British drivers could be unwittingly hitting themselves in the pocket month after month simply by failing to drive in an economic fashion, according to a new survey published by Barclaycard Fuel+.
It found that the majority of drivers are not even considering how they drive and the way in which this can affect what they spend on fuel, which effectively means British drivers are spending a collective £700 million on petrol that they don't have to each year.
The results show that up to 636 million litres of petrol are wasted every year in the UK thanks to the fact that a third of all motorists are failing to drive as economically as they should. Things that don't even seem that important such as failing to use a handbrake when sitting at traffic lights, can make a real difference, for example.

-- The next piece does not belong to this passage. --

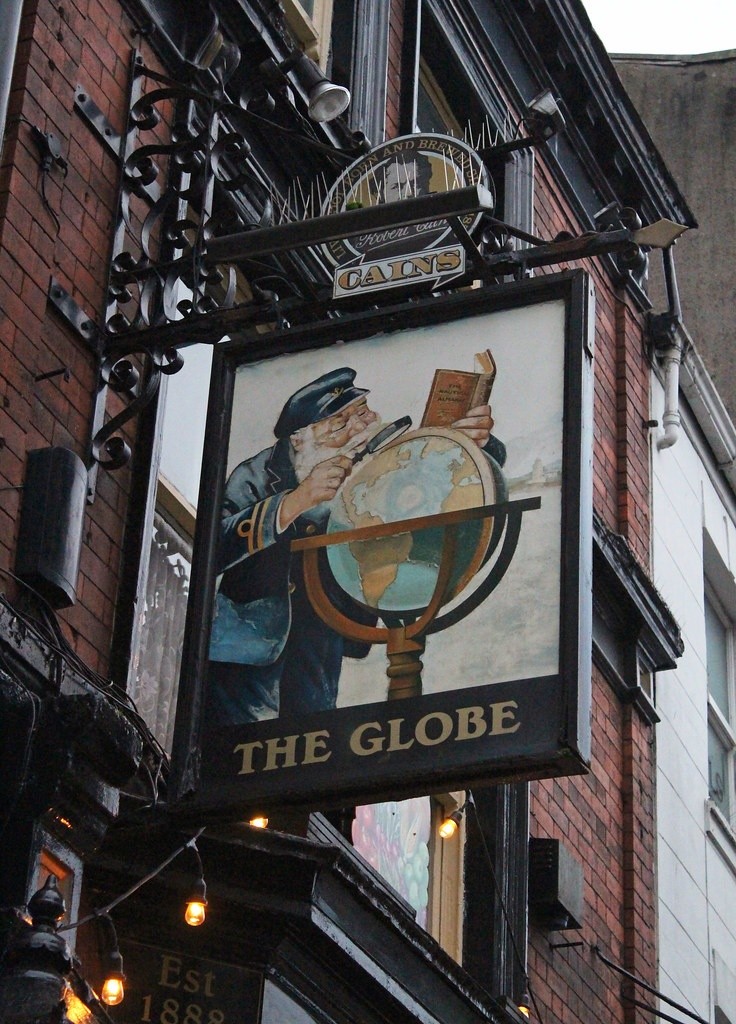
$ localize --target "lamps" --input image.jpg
[279,45,351,121]
[594,201,627,231]
[477,89,567,158]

One of the biggest problems faced, according to Barclays Fuel+, is that many drivers are not making sure that they are in the right gear when on the road. Being in a gear that is too high or too low can cause the engine to labour, eating up far more fuel than it otherwise would.
Other issues include things like the tyres being improperly inflated. Tyres that have not got the right air pressure will take more effort to turn than they normally would, which again means the engine has to work harder, using more fuel.

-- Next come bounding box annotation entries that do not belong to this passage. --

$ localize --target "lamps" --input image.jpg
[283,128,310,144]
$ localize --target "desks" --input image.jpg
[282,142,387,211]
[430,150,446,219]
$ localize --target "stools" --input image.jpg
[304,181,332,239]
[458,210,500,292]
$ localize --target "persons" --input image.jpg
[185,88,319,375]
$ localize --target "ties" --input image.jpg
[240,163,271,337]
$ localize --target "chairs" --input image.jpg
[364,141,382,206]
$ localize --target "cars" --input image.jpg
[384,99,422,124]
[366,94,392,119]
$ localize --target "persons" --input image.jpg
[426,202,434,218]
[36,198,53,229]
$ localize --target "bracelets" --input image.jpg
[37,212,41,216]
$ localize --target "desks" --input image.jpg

On some occasions, underinflated tyres could be a result of a slow puncture, so it's worth having the tyre checked and a new tyre fitted if need be in order to stop this becoming a real long-lasting issue.
However, a large problem that was highlighted by the survey is that many people across the country are simply not considering the fuel economy of their vehicles. It said that 60 per cent of all drivers are far more concerned about finding the quickest route than they are about how they drive, which could mean they're spending far more on petrol than they otherwise might.
John Bostock, account development director at Barclaycard, said: “With such a huge amount of money wasted on fuel, we would benefit massively as a nation if we were more mindful when it comes to driving in a more eco-friendly way."